Dia menambahkan, ide mpembentukan forum tersebut menerima tanggapan positif dari kalangan DPR. Kendati demikian, perlu adanya dasar hukum yang kuat untuk memayungi keberadaan forum tersebut. Menurutnya, itu bisa dilakukan dengan mengubah UU nomor 27 tahun 2009 tentang MPR, DPR, DPD, dan DPRD. “Kalau misal disepakati, 2013 sudah bisa dijalankan,” papar Edi.

Secara terpisah, Ketua Penyelenggara acara Muhammad Hendri Nuryadi, S.Pd., M.Sc. menerangkan, penyelenggaraan acara didasari perlunya sosialisasi perihal empat pilar kebangsaan antara lain: Pancasila, UUD 1945, Bhineka Tunggal Ika, dan Negara Kesatuan Republik Indonesia. Acara itu dihadiri oleh guru-guru Pendidikan Kewarganegaraan mulai dari tingkat SD, SMP, SMA/SMK se-Solo, sivitas Akademika UNS Solo, Lembaga Swadaya Masyarakat (LSM), partai politik, Korem, dan sebagainya.

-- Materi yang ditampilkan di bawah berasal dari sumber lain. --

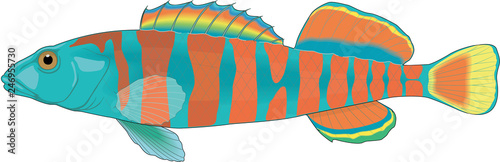 Valokuva Rainbow Darter Vector Illustration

“Ini bukan pertama kali kami bekerjasama dengan MPR RI. Sebelumnya juga pernah dilakukan. Dan rencananya tahun 2013 ada kerjasama penelitian dengan Pusat Pengkajian MPR RI,” pungkas pria yang juga menjabat Kepala Pusat Studi Demokrasi dan Ketahanan Nasional (Pusdemtanas) UNS. (red-uns.ac.id).